CONSEGNA
Riscrivi tutte le righe tali e quali, omettendo le immagini.

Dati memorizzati
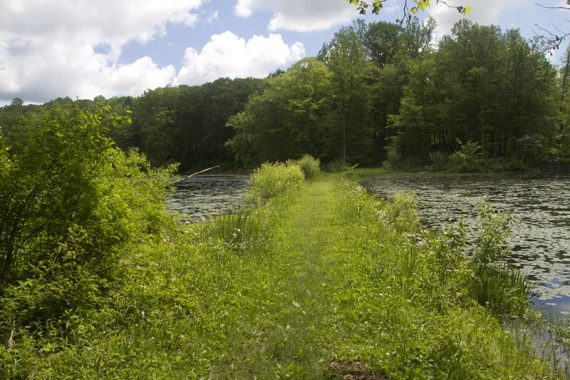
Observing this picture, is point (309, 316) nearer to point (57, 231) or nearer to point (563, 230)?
point (57, 231)

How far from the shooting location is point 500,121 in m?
48.8

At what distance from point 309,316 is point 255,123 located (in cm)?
6200

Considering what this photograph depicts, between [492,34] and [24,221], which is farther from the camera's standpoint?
[492,34]

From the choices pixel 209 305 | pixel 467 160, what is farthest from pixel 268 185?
pixel 467 160

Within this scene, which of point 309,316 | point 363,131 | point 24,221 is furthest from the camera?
point 363,131

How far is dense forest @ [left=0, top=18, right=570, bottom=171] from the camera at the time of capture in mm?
46562

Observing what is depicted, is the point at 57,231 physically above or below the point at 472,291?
above

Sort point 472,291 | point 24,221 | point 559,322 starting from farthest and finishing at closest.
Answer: point 472,291 < point 559,322 < point 24,221

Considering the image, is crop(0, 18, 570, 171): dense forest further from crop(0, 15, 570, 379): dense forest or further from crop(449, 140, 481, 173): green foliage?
crop(0, 15, 570, 379): dense forest

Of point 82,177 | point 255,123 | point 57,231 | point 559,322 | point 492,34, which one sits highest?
point 492,34

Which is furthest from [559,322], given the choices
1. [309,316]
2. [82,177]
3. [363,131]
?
[363,131]

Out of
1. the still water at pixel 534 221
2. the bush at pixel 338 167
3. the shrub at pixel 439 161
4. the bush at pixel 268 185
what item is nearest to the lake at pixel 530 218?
the still water at pixel 534 221

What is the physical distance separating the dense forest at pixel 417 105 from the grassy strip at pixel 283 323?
93.3 ft

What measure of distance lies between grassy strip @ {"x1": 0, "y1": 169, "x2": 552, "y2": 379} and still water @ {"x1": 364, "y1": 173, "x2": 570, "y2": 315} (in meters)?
1.98
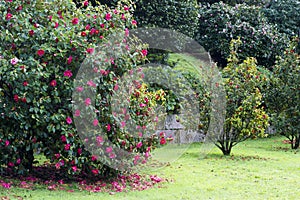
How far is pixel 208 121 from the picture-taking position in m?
9.73

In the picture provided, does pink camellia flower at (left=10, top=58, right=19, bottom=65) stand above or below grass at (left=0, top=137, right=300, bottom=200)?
above

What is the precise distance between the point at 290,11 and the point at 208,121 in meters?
9.17

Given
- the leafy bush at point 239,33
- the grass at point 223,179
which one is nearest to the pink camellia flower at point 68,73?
the grass at point 223,179

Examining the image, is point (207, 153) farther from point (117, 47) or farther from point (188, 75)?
point (117, 47)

SOLUZIONE
Observing this picture, is point (309, 316) nearer to point (57, 231) or nearer to point (563, 230)?
point (57, 231)

How far from the shooting location is point 500,121 in m?
48.8

At what distance from point 309,316 is point 255,123 located (in cm)?
6200

Considering what this photograph depicts, between [492,34] and [24,221], which is farther from the camera's standpoint?
[492,34]

From the choices pixel 209 305 | pixel 467 160, what is farthest from pixel 268 185?
pixel 467 160

Within this scene, which of point 309,316 | point 363,131 | point 24,221 is furthest from the camera?
point 363,131

How far is dense forest @ [left=0, top=18, right=570, bottom=171] from the camera at the time of capture in mm?
46562

Observing what is depicted, is the point at 57,231 physically above or below the point at 472,291?
above

Sort point 472,291 | point 24,221 | point 559,322 starting from farthest and finishing at closest.
Answer: point 472,291 < point 559,322 < point 24,221

Considering the image, is crop(0, 18, 570, 171): dense forest further from crop(0, 15, 570, 379): dense forest or further from crop(449, 140, 481, 173): green foliage?
crop(0, 15, 570, 379): dense forest

Of point 82,177 | point 255,123 | point 57,231 | point 559,322 | point 492,34, which one sits highest?
point 492,34

Which is furthest from [559,322], given the choices
1. [309,316]
2. [82,177]
3. [363,131]
?
[363,131]

Out of
1. the still water at pixel 534 221
2. the bush at pixel 338 167
3. the shrub at pixel 439 161
4. the bush at pixel 268 185
what item is nearest to the lake at pixel 530 218?
the still water at pixel 534 221

What is the physical distance separating the dense forest at pixel 417 105 from the grassy strip at pixel 283 323?
93.3 ft

What measure of distance lies between grassy strip @ {"x1": 0, "y1": 169, "x2": 552, "y2": 379} and still water @ {"x1": 364, "y1": 173, "x2": 570, "y2": 315} (in meters)?
1.98
How far is pixel 208 121 from the picture-taking position in m?
9.73

In the picture provided, does pink camellia flower at (left=10, top=58, right=19, bottom=65) stand above or below grass at (left=0, top=137, right=300, bottom=200)?
above

What is the precise distance between the point at 290,11 and the point at 208,121 in meters?
9.17

Given
- the leafy bush at point 239,33
- the grass at point 223,179
which one is nearest to the pink camellia flower at point 68,73?
the grass at point 223,179

Examining the image, is point (207, 153) farther from point (117, 47) or farther from point (188, 75)?
point (117, 47)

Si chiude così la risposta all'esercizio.